::: Source extract :::

Three Distinctive Still Lifes by Heade, Harnett and Dalí

Apple Blossoms in a Nautilus Shell (M. J. Heade) - Terra Foundation for American Art
Apple Blossoms in a Nautilus Shell (M. J. Heade) - Terra Foundation for American Art
Artists Martin Johnson Heade, William Harnett and Salvador Dali managed to take certain still life works to exceptional levels.

The still life, or nature morte to use the dramatic French wording, has long been a compulsory exercise for artists. Arrangements of flowers, fruit in bowls, fruit and flowers or sometimes scenes of food at a table are commonly favorite themes, these everyday objects of decorative or gustatory delight often made even lovelier by the right painter.

There are, however, other still lifes which take the concept to a more unusual or deeper level. Such works seem to provoke a greater focus on the idea of life beyond the still life, rather than a mere glimpse of stopped time or aesthetic perfection. This transcendence is particularly exemplified in the following paintings by Martin Johnson Heade, William Harnett and Salvador Dalí.

::: Items :::

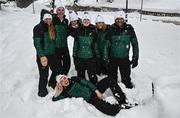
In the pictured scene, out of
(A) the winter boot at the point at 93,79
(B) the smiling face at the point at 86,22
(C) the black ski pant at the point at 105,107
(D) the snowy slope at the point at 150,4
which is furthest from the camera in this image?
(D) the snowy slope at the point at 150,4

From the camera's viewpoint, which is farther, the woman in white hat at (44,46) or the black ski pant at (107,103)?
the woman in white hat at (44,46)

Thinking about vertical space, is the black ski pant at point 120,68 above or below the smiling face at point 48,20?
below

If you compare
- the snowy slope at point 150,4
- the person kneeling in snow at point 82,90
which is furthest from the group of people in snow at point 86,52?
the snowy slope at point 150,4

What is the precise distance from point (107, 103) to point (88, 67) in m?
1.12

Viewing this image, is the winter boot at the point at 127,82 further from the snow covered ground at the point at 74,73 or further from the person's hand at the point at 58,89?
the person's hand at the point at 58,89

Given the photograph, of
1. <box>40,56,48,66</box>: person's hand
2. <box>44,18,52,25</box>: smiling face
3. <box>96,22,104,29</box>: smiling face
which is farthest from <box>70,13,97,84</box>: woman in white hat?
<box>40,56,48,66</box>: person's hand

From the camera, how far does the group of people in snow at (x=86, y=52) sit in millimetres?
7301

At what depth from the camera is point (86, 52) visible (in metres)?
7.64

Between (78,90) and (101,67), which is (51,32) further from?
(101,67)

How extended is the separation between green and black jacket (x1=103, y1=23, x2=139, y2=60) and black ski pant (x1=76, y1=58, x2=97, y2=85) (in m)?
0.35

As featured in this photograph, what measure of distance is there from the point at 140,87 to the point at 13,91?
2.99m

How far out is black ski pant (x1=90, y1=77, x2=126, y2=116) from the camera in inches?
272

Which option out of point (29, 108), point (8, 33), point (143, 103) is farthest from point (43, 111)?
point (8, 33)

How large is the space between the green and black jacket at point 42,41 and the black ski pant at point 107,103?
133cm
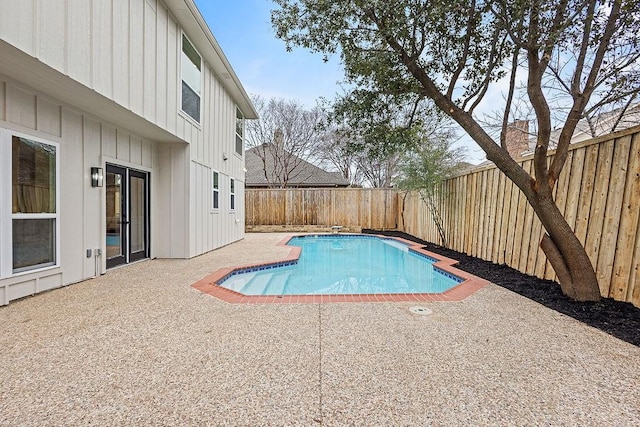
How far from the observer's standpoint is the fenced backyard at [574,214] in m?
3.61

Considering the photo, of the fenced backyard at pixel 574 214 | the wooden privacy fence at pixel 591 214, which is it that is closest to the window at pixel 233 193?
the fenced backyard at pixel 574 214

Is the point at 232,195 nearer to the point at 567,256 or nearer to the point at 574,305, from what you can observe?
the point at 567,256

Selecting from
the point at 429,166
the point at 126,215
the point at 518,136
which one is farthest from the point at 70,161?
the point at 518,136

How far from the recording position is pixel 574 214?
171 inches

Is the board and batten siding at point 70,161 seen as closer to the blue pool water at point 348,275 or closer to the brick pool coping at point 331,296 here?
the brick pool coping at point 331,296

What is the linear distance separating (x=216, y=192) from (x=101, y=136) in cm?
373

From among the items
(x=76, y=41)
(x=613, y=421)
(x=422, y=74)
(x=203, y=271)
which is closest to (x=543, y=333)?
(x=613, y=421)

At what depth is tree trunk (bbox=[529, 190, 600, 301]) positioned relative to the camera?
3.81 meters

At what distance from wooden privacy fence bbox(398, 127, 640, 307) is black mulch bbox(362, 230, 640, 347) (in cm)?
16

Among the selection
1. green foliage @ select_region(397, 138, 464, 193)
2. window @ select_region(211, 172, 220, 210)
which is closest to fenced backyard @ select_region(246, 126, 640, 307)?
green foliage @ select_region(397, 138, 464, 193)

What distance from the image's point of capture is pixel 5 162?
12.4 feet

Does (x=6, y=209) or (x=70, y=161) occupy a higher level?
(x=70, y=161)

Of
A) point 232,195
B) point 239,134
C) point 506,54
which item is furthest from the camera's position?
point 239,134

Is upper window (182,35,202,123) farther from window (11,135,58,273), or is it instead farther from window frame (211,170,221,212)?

:::
::: Items :::

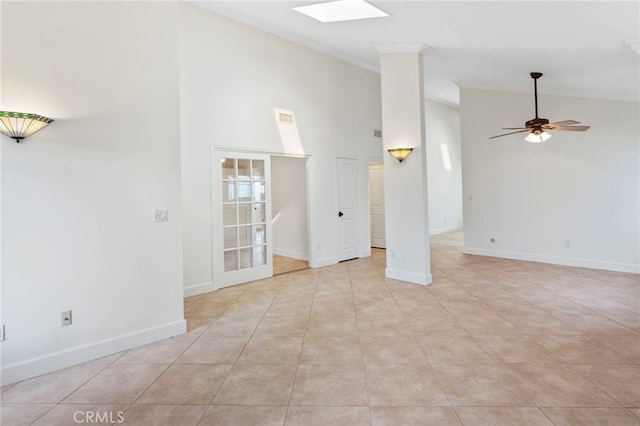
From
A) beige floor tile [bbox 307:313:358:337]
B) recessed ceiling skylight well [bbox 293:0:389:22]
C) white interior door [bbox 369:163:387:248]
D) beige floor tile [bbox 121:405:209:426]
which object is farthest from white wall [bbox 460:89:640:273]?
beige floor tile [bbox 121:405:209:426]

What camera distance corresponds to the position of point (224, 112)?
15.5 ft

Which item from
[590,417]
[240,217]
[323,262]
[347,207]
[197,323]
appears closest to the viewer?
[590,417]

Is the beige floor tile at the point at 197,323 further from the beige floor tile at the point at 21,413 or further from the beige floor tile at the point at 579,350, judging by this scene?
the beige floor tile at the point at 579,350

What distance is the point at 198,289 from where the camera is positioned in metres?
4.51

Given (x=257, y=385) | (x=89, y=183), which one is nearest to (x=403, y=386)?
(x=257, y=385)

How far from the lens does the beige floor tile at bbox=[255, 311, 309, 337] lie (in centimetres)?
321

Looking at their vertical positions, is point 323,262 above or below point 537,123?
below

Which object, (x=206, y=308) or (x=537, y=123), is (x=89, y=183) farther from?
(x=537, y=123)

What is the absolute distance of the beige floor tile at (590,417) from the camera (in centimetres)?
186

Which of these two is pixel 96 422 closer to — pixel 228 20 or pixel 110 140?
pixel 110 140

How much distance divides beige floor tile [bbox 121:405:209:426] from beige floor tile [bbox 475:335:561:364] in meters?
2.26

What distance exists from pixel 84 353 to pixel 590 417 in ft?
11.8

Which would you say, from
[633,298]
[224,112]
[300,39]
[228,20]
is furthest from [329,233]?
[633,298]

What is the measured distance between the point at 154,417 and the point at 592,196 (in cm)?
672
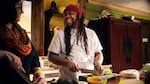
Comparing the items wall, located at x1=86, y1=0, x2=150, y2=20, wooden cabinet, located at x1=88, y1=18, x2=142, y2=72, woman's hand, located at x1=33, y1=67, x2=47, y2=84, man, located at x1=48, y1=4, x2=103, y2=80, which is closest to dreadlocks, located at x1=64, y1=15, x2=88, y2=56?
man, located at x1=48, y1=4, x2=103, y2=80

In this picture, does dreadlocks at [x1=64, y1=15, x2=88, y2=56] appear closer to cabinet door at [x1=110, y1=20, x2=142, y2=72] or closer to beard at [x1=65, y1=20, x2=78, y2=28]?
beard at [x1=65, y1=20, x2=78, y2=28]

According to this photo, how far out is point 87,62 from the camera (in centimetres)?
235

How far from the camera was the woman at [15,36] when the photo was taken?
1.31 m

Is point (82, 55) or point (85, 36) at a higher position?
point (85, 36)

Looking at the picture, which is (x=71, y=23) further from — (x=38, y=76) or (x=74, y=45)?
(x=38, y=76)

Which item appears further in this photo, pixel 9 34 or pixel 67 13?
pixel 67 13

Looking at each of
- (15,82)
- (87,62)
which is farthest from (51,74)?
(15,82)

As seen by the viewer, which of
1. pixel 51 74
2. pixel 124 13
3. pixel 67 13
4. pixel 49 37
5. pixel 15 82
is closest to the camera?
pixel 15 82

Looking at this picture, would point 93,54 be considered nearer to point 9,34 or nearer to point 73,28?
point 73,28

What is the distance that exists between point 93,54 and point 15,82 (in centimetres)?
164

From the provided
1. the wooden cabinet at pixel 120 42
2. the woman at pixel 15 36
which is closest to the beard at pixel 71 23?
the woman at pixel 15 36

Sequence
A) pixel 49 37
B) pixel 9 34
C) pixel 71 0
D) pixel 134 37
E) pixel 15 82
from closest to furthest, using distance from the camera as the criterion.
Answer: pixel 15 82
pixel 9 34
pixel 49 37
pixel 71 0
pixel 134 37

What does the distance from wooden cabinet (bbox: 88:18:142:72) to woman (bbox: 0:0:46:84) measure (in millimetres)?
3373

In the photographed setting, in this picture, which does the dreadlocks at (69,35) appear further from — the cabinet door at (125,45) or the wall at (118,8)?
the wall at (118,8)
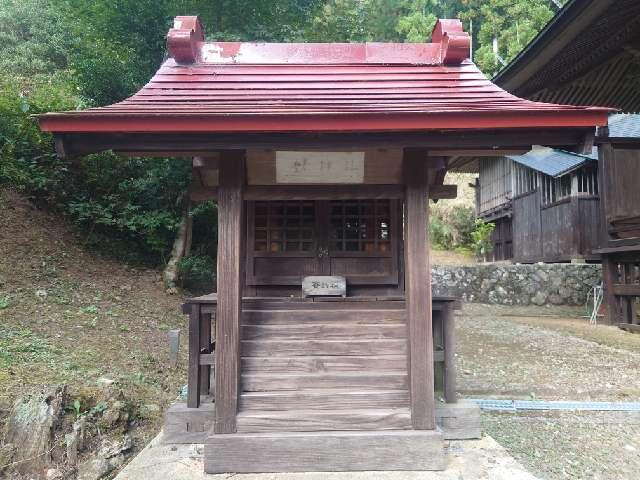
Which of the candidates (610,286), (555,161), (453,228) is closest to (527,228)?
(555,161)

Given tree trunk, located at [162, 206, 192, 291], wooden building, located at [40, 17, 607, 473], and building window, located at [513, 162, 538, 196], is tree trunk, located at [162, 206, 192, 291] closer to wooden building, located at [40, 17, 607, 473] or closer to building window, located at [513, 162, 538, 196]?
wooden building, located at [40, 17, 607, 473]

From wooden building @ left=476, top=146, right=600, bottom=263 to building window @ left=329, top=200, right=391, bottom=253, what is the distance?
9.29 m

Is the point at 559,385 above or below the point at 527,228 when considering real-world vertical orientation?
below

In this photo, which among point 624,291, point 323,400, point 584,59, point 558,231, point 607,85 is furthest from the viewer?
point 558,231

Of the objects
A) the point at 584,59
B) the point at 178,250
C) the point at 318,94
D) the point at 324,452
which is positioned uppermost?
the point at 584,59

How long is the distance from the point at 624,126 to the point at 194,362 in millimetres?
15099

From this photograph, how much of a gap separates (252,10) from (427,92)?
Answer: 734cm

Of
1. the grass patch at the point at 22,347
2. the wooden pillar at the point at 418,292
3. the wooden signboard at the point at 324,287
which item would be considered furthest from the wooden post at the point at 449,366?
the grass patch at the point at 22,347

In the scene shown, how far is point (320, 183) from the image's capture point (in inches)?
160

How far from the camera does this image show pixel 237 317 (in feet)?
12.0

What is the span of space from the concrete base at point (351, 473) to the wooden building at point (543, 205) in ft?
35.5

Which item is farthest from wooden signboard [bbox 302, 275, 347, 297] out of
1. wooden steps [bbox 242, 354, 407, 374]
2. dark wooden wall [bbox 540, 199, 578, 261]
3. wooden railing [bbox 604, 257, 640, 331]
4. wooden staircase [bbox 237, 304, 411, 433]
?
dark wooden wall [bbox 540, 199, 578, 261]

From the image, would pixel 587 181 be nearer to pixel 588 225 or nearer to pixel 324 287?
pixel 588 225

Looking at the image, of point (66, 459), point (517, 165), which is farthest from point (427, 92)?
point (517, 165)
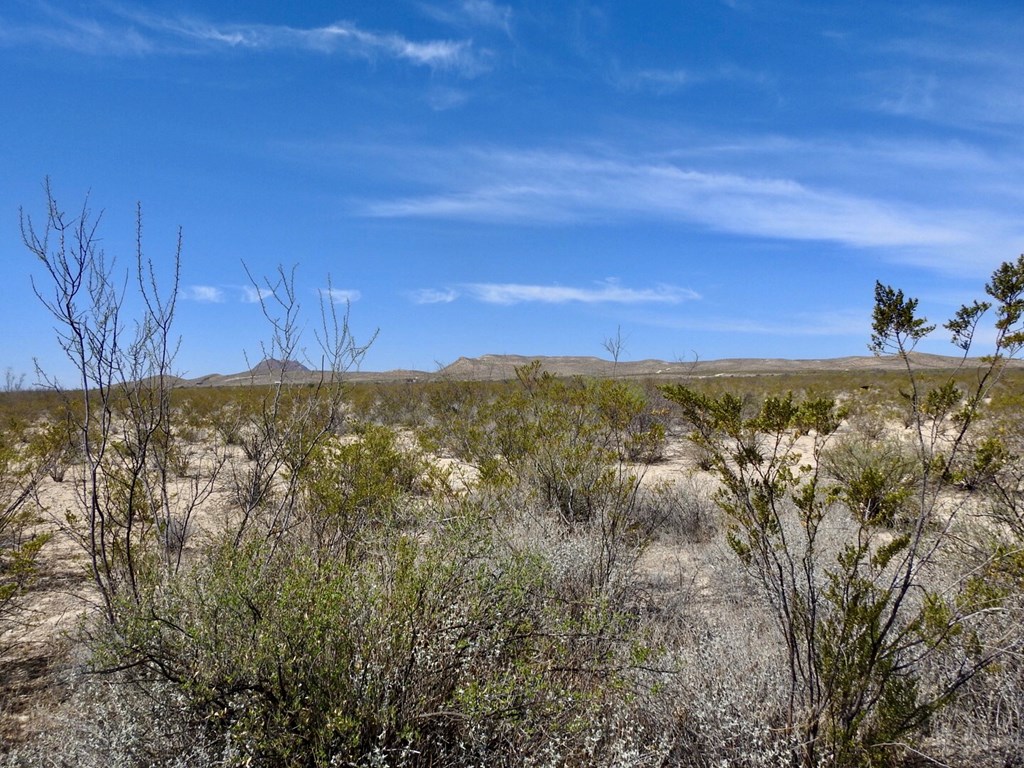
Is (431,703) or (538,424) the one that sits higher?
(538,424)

:::

== What this task involves ==
Decide whether each statement agrees with the passage on still lifes, answering yes or no and quoting the deciding words: (a) Painting still lifes has long been required of artists. (b) The passage calls the French term for still life understated. (c) Some still lifes draw more attention to life beyond the still life than to stopped time. The records have nothing to do with the passage on still lifes.

== Solution below ==
(a) Yes: "has long been a compulsory exercise for artists"
(b) No: "nature morte to use the dramatic French wording"
(c) Yes: "Such works seem to provoke a greater focus on the idea of life beyond the still life, rather than a mere glimpse of stopped time or aesthetic perfection."